Passage shown.
_ _ _ _ _ _ _
One of the crucial issues in the development of guidelines in the spirit of evidence-based medicine is the quality of the data that are used. The evidence considered to be best is that derived from multiple randomized, controlled clinical trials (20, 28, 29). The development of clinical microbiology practice guidelines is challenging because this form of evidence is not available for this discipline. Rather, data from clinical evaluations and expert opinion are likely to be the basis for the development of clinical microbiology practice guidelines. In some cases, data for determining the best practices may be either absent or inadequate. Practice guidelines may then become dependent on “expert” opinion based on anecdotal experience rather than scientific data (29).

A new initiative called Standards for the Reporting of Diagnostic Accuracy (STARD) has the goal of improving the quality of publications that report evaluations of diagnostic tests (5). The rationale for this is that poorly designed, biased diagnostic test evaluations may result in the use of a comparatively inaccurate test that ultimately results in misdiagnoses for patients and/or inappropriate clinical practice guidelines. The STARD guideline lists 25 items that should be present in any publication that reports on the evaluation of a diagnostic test. In addition, the STARD group has developed a flow diagram that explains how data should be analyzed from diagnostic accuracy studies. An expected outcome of the STARD initiative is the improvement of the quality of the data available to make clinical practice guideline decisions, including those that affect the clinical microbiology laboratory.
_ _ _ _ _ _ _
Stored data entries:
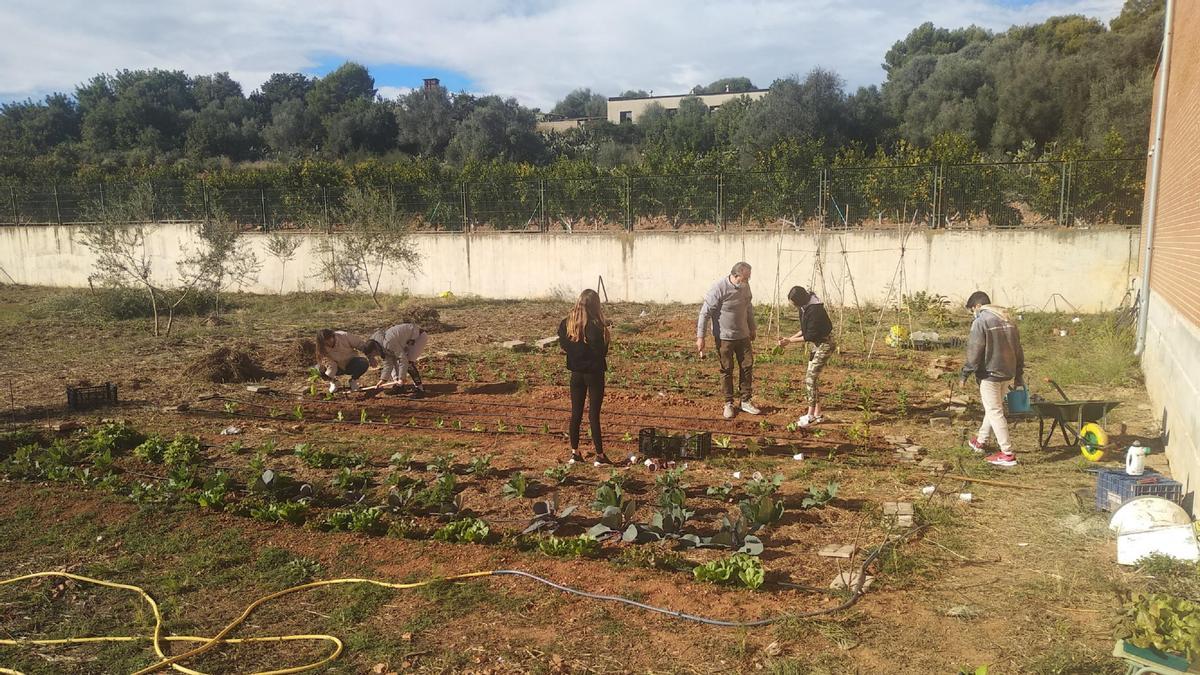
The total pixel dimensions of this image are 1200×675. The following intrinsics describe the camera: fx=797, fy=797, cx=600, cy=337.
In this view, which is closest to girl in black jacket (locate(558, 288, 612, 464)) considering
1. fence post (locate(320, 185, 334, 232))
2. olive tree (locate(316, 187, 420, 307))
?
olive tree (locate(316, 187, 420, 307))

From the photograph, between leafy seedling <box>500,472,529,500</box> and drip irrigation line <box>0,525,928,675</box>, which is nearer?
drip irrigation line <box>0,525,928,675</box>

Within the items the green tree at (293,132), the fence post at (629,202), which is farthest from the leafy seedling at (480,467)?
the green tree at (293,132)

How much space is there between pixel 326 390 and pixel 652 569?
7.31 metres

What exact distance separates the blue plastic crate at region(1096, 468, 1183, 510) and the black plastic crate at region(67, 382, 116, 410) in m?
11.6

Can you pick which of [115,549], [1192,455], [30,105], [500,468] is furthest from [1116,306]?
[30,105]

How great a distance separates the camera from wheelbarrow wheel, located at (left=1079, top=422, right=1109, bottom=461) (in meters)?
7.52

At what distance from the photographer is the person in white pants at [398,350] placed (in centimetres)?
1073

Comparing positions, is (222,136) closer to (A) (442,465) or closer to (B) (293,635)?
(A) (442,465)

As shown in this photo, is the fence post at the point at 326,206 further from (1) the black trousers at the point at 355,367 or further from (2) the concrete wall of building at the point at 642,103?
(2) the concrete wall of building at the point at 642,103

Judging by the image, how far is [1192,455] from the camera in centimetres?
591

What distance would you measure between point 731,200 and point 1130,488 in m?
15.6

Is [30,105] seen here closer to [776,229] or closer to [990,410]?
[776,229]

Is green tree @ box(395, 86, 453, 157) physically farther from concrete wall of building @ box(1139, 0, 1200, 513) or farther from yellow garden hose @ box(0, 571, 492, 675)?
yellow garden hose @ box(0, 571, 492, 675)

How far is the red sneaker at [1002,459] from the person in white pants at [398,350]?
7.21m
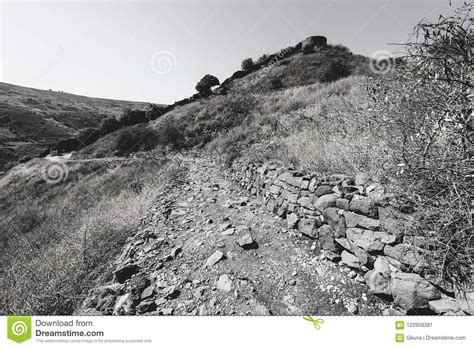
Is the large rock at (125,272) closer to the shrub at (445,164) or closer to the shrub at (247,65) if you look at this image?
the shrub at (445,164)

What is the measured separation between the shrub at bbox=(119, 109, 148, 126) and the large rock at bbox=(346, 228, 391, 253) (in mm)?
28478

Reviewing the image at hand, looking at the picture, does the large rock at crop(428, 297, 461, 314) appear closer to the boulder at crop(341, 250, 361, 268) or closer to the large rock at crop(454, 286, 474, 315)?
the large rock at crop(454, 286, 474, 315)

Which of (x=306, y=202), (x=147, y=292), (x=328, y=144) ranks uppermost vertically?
(x=328, y=144)

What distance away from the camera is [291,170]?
4.48m

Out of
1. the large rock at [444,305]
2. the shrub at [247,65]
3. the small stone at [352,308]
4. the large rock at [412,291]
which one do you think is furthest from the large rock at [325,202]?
the shrub at [247,65]

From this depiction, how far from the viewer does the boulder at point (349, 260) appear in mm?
2742

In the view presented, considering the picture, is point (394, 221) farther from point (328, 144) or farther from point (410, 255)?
point (328, 144)

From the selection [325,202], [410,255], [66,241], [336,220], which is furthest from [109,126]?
[410,255]

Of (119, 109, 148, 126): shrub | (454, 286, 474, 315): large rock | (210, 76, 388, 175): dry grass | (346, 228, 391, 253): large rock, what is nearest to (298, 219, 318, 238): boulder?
(346, 228, 391, 253): large rock

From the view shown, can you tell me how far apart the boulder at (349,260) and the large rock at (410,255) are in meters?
0.45

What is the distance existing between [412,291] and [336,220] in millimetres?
1096

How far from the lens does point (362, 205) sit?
8.90 ft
_ _ _ _ _ _ _
Task set.
- 1) In the passage on clinical microbiology practice guidelines, how many items does the STARD guideline list?
- 2) Write what comes next in the passage on clinical microbiology practice guidelines, starting after its final sentence.

Task answers.
- 1) The STARD guideline lists 25 items that should be present in any publication reporting on the evaluation of a diagnostic test.

- 2)
Another important issue is determining how frequently guidelines need to be updated. IDSA recommends that its guidelines be reviewed and updated every 2 years (20). The reality is quite different. For example, the pharyngitis management guidelines that IDSA initially published in 1997 were most recently updated and republished in 2002 (4). However, this 5-year period is well in keeping with the findings of a study that examined how frequently the clinical practice guidelines of the Agency for Healthcare Research and Quality needed updating on the basis of new evidence. In that study, it was recommended that clinical practice guidelines be updated every 3 to 6 years, with the specific update frequency dependent on the rapidity with which new, relevant data were accumulated (27).

BARRIERS TO THE ADOPTION OF CLINICAL PRACTICE GUIDELINES

Clinical practice guidelines have several potential benefits, including better patient care at lower costs and, when applied properly, the potential to protect health care providers from legal claims. Why, then, are aspects of clinical practice guidelines as they relate to clinical microbiology laboratories not more universally applied? There are several potential reasons (10). The first is a failure to be aware of a clinical practice guideline. It is not surprising that clinical microbiologists might not be aware of a specific aspect of a clinical practice guideline. Currently, there are over 1,000 clinical practice guidelines in the National Guidelines Clearinghouse database (27). Over 40 different guidelines that relate to pneumonia diagnosis have been published in the last 25 years (17). As already mentioned, IDSA has published over 25 practice guidelines in the past 6 years, all of which make recommendations that directly affect laboratory practice (20).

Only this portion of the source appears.